Source texts of formatted documents
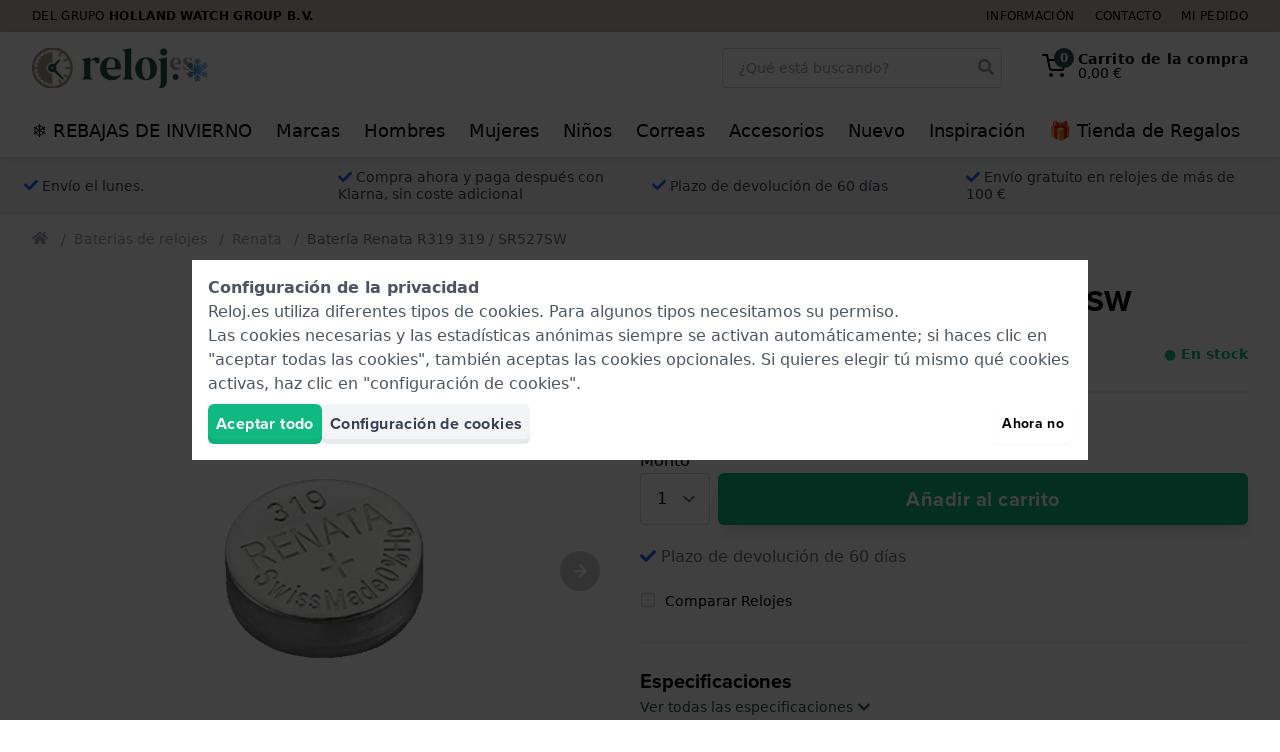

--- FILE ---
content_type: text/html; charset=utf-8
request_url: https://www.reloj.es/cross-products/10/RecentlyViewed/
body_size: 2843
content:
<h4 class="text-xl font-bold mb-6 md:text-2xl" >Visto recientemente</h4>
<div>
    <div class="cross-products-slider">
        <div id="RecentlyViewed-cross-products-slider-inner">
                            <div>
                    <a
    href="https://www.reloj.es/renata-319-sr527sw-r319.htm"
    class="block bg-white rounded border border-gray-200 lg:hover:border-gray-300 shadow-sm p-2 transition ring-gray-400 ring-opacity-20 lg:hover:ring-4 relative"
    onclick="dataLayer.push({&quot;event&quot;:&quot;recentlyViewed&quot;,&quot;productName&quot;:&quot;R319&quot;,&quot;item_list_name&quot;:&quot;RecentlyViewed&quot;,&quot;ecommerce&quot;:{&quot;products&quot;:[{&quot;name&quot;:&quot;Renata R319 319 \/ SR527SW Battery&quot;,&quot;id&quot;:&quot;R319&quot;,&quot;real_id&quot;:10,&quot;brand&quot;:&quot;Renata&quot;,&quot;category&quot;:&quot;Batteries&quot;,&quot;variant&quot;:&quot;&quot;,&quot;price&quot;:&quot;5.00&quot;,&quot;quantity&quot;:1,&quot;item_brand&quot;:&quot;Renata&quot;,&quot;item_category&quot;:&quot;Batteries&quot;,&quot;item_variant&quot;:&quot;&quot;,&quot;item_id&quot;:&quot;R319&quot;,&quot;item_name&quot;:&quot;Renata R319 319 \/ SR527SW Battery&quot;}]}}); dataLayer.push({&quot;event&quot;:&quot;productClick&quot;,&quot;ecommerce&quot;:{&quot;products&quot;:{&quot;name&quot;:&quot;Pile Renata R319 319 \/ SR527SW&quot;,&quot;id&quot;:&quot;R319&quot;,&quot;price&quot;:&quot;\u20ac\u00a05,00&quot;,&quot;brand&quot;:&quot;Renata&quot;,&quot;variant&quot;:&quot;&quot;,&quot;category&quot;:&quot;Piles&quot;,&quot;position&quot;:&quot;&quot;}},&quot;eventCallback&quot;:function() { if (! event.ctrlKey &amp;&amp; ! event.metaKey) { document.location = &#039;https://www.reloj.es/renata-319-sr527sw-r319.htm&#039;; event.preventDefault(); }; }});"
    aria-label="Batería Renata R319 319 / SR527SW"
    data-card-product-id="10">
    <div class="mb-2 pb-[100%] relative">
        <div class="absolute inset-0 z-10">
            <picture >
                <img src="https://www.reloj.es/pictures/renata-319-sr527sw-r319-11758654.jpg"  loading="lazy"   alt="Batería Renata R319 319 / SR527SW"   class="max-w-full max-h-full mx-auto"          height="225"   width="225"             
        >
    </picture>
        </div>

#### ABOUT THIS TASK
Transcribe all entries above exactly. Omit the pictures.

#### ANSWER SECTION
--- FILE ---
content_type: text/html; charset=utf-8
request_url: https://www.reloj.es/cross-products/10/RecentlyViewed/
body_size: 2843
content:
<h4 class="text-xl font-bold mb-6 md:text-2xl" >Visto recientemente</h4>
<div>
    <div class="cross-products-slider">
        <div id="RecentlyViewed-cross-products-slider-inner">
                            <div>
                    <a
    href="https://www.reloj.es/renata-319-sr527sw-r319.htm"
    class="block bg-white rounded border border-gray-200 lg:hover:border-gray-300 shadow-sm p-2 transition ring-gray-400 ring-opacity-20 lg:hover:ring-4 relative"
    onclick="dataLayer.push({&quot;event&quot;:&quot;recentlyViewed&quot;,&quot;productName&quot;:&quot;R319&quot;,&quot;item_list_name&quot;:&quot;RecentlyViewed&quot;,&quot;ecommerce&quot;:{&quot;products&quot;:[{&quot;name&quot;:&quot;Renata R319 319 \/ SR527SW Battery&quot;,&quot;id&quot;:&quot;R319&quot;,&quot;real_id&quot;:10,&quot;brand&quot;:&quot;Renata&quot;,&quot;category&quot;:&quot;Batteries&quot;,&quot;variant&quot;:&quot;&quot;,&quot;price&quot;:&quot;5.00&quot;,&quot;quantity&quot;:1,&quot;item_brand&quot;:&quot;Renata&quot;,&quot;item_category&quot;:&quot;Batteries&quot;,&quot;item_variant&quot;:&quot;&quot;,&quot;item_id&quot;:&quot;R319&quot;,&quot;item_name&quot;:&quot;Renata R319 319 \/ SR527SW Battery&quot;}]}}); dataLayer.push({&quot;event&quot;:&quot;productClick&quot;,&quot;ecommerce&quot;:{&quot;products&quot;:{&quot;name&quot;:&quot;Pile Renata R319 319 \/ SR527SW&quot;,&quot;id&quot;:&quot;R319&quot;,&quot;price&quot;:&quot;\u20ac\u00a05,00&quot;,&quot;brand&quot;:&quot;Renata&quot;,&quot;variant&quot;:&quot;&quot;,&quot;category&quot;:&quot;Piles&quot;,&quot;position&quot;:&quot;&quot;}},&quot;eventCallback&quot;:function() { if (! event.ctrlKey &amp;&amp; ! event.metaKey) { document.location = &#039;https://www.reloj.es/renata-319-sr527sw-r319.htm&#039;; event.preventDefault(); }; }});"
    aria-label="Batería Renata R319 319 / SR527SW"
    data-card-product-id="10">
    <div class="mb-2 pb-[100%] relative">
        <div class="absolute inset-0 z-10">
            <picture >
                <img src="https://www.reloj.es/pictures/renata-319-sr527sw-r319-11758654.jpg"  loading="lazy"   alt="Batería Renata R319 319 / SR527SW"   class="max-w-full max-h-full mx-auto"          height="225"   width="225"             
        >
    </picture>
        </div>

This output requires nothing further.